Für mich bleibt - "Schlitzaugen" hin oder her - z. B. Liu Jia eine ebenso gute Österreicherin, wie Nicoletta Stefanova eine gute Italienerin ist. Und besseres Tischtennis spielt Susi im Normalfall noch dazu, auch wenn ihr Zhang Rui heute vormittag eine ziemliche Packung mitgegeben hat.

Das ist doch Quatsch.
Ich glaube nicht, daß mithardemb was gegen 'Neigmeckte' hat, aber für den Sport ist es NIE förderlich, wenn die Besten ausschließlich aus einem 'System' kommen.

Und ob Liu Jia eine 'gute Österreicherin' ist, ist erstens egal und zweitens auch; wenn bei den Herren Herr Haider Weltklasse wäre, wäre es für die Popularität des Sports allemal besser als jede Leistung des Altösterreichers Chen Weixing.
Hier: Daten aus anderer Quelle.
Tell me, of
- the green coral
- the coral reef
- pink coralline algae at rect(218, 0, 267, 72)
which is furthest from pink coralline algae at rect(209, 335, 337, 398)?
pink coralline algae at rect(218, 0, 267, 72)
Und ganz nebenbei wird durch die ständige Einbürgerei natürlich auch das Niveau der 'Wirtsverbände' nachhaltig geschwächt, da jede mittelklassige Provinzchinesin besser und billiger ist als der eigene Nachwuchs.

Das ist ja kein Vorwurf an die Chinesinnen, und - zumindest für mich - auch kein Argument für irgendwelche Regulierungen, aber kacke ist' allemal.